Hadn’t used it since he’d clouted the Hessian with it in the redoubt. He had a sudden, vivid recollection of Claire dropping the misshapen bullet that had killed Simon into the china plate, felt the chink and roll of it in his blood.
Another step, two; the deer had found something tasty and was tugging and chewing with great concentration. Like a thing completing itself, the muzzle of the rifle settled gently on its target. A big buck deer, and no more than a hundred yards. He could feel the big solid heart, pumping under his own ribs, pulsing in the tips of his fingers on the metal. The stock snugged hard into the hollow of his shoulder.
He was just beginning to squeeze the trigger when he heard the screams from the wood behind him. The gun went off, the shot went wild, the deer vanished with a crash of breaking heather, and the screams stopped.
He turned and strode fast into the woods, in the direction where he’d heard them, his heart pounding. Who? A woman, but who?
He found Jenny without much difficulty, standing frozen in the small clearing where he and she and Ian came when they were young, to share out stolen treats and play at knights and soldiers.
She’d been a good soldier.
Maybe she’d been waiting for him, having heard his gun. Maybe she just couldn’t move. She stood straight-backed but empty-eyed and watched him come, her shawls wrapped like rusty armor round her.
“Are ye all right, lass?” he asked, setting down his rifle by the big pine where she’d read to him and Ian in the long summer nights when the sun barely set from dusk to dawn.
“Aye, fine,” she said, her voice colorless.
“Aye, right,” he said, sighing. Coming close, he insisted upon taking her hands in his; she didn’t give them to him but didn’t resist. “I heard ye scream.”
“I didna mean anyone to hear.”
“Of course ye didn’t.” He hesitated, wanting to ask again was she all right, but that was foolish. He knew fine well what the trouble was and why she needed to come and scream in the wood, where no one would hear her and ask stupidly was she all right.
“D’ye want me to go away?” he asked instead, and she grimaced, pulling at her hand, but he didn’t let go.
“No. What difference does it make? What difference does anything make?” He heard the note of hysteria in her voice.

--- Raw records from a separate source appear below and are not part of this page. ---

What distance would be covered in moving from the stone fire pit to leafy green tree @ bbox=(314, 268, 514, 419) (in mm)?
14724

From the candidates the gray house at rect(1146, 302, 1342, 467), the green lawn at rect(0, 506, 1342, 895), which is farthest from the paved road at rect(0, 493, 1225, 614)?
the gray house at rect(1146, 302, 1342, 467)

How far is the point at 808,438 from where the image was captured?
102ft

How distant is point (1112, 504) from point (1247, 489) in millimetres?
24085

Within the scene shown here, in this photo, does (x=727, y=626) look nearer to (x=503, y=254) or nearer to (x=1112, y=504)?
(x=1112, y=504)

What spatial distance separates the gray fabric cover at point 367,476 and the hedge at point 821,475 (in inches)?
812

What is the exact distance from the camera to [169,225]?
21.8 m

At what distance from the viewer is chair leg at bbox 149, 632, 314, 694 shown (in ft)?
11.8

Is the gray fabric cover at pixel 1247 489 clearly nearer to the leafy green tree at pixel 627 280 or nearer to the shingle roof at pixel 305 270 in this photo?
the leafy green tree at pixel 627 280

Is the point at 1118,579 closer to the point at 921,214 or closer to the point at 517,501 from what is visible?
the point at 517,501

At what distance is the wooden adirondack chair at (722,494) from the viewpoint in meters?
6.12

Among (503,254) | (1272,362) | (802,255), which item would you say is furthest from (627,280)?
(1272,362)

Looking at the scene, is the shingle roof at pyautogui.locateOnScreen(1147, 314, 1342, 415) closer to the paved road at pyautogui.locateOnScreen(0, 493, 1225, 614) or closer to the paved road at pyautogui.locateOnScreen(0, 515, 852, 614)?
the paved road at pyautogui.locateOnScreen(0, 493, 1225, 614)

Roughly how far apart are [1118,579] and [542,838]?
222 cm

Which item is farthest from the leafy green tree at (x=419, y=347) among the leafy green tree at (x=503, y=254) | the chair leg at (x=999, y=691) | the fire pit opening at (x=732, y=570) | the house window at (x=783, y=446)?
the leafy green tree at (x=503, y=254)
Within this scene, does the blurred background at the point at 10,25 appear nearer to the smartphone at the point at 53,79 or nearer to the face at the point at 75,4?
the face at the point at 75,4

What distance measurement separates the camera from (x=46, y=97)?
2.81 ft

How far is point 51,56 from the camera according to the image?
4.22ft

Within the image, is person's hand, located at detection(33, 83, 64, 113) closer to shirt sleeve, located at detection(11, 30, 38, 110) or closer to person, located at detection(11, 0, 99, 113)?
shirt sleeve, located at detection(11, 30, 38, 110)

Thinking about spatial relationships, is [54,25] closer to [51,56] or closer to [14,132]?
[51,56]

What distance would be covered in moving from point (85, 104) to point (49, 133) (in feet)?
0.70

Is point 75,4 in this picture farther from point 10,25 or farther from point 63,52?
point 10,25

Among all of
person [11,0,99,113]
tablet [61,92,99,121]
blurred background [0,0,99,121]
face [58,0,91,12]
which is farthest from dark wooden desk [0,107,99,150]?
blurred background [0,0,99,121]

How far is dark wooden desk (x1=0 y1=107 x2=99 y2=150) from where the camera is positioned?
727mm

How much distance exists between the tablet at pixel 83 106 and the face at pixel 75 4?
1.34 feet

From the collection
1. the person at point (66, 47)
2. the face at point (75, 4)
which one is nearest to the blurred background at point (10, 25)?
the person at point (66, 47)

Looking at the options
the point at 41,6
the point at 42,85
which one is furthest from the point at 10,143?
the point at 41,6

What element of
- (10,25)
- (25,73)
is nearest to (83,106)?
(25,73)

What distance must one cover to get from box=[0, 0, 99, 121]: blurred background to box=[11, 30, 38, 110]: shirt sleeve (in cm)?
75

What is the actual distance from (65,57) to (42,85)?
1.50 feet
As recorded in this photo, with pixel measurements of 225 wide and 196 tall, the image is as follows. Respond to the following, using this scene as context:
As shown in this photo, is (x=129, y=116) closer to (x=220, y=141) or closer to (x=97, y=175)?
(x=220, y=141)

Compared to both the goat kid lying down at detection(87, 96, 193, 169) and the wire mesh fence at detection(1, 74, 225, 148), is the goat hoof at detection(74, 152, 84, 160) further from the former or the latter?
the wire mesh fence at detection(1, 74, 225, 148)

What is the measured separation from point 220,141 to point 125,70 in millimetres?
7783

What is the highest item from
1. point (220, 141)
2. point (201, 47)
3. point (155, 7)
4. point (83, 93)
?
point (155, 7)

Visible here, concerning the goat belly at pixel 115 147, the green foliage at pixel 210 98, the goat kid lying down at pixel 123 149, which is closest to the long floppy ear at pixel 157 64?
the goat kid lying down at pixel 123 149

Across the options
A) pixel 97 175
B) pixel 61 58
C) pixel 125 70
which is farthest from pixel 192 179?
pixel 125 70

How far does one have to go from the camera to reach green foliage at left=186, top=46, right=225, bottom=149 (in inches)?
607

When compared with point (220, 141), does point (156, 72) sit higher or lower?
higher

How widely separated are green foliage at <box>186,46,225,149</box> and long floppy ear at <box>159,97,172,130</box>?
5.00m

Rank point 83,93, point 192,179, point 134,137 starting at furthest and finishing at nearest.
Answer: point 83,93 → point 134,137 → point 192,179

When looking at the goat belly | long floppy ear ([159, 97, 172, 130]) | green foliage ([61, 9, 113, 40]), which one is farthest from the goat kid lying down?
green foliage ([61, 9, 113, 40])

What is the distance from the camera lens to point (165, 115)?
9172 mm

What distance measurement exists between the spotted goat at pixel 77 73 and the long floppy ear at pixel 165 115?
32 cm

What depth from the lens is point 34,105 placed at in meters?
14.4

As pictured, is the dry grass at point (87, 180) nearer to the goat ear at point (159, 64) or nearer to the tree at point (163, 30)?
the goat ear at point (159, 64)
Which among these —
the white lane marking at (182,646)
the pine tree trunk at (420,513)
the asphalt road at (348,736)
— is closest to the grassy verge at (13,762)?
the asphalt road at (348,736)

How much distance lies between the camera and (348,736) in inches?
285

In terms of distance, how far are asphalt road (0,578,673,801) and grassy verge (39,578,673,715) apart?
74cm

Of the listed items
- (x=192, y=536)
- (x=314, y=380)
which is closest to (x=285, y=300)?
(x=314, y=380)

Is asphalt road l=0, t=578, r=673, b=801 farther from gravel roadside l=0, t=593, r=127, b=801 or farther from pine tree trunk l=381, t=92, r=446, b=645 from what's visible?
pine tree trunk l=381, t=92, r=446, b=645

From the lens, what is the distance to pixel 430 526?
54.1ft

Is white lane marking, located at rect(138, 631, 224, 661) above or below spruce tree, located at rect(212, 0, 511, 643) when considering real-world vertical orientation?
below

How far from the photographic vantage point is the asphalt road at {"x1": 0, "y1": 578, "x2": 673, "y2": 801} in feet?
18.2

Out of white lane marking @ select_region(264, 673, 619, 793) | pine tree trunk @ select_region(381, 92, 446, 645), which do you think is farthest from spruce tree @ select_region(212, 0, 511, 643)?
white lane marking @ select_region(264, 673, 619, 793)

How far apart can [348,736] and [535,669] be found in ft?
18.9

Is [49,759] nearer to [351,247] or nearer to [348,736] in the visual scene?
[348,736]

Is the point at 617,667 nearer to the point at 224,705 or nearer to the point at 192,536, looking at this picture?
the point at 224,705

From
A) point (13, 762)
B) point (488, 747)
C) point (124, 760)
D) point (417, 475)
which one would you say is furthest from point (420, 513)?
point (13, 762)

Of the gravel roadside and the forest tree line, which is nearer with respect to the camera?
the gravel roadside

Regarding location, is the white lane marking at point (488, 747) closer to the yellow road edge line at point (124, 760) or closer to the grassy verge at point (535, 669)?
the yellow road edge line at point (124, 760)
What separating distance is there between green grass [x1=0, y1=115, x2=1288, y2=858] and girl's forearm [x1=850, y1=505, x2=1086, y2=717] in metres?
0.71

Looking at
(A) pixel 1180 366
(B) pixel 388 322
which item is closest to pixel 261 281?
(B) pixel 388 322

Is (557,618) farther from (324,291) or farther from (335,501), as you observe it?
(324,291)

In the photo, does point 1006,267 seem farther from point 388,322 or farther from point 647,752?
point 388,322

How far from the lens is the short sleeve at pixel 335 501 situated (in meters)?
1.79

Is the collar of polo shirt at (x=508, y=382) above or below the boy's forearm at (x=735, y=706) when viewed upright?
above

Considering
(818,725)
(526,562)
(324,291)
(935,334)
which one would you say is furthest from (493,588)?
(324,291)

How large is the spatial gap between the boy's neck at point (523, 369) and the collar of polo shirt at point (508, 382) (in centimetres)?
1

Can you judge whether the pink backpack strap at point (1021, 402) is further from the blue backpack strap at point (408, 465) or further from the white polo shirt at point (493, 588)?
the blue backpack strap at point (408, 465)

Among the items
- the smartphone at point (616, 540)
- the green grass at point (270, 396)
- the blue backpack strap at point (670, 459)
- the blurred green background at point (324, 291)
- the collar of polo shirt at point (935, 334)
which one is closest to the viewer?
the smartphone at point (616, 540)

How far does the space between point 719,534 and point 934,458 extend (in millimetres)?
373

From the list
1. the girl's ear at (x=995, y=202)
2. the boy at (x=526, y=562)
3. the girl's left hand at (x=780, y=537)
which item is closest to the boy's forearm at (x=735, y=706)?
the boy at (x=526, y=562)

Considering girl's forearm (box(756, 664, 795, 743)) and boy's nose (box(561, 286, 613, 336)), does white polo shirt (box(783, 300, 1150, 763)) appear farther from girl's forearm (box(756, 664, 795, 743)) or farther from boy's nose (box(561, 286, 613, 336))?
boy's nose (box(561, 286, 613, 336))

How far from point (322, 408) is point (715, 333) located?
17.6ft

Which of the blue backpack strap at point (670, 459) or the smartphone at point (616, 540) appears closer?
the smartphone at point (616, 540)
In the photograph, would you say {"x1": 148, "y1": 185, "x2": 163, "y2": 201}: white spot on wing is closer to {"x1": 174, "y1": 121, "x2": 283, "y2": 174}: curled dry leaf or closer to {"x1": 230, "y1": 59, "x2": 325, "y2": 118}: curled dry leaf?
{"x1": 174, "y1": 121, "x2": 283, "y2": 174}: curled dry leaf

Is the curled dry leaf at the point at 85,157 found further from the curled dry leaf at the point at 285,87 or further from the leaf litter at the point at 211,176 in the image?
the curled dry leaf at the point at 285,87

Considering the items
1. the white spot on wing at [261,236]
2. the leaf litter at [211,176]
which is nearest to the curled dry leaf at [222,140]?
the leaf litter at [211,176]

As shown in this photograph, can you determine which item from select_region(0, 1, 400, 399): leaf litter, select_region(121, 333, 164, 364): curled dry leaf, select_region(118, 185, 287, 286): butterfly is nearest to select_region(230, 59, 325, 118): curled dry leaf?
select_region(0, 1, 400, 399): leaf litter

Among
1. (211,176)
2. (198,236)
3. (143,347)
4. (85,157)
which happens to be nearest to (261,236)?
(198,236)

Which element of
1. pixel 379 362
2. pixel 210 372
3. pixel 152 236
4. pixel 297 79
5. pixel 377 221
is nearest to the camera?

“At least… we brought the lad home in time,” he said, for lack of anything else to offer her.
“Aye, ye did,” she said, with an effort at self-control that shredded like old silk. “And ye brought your wife back, too.”
“Ye blame me for bringing my wife?” he said, shocked. “Why, for God’s sake? Should ye no be happy she’s come back? Or d’ye—” He choked off the next words fast; he’d been about to demand whether she resented him still having a wife when she was about to lose her husband, and he couldn’t say that.
But that wasn’t what Jenny had meant, at all.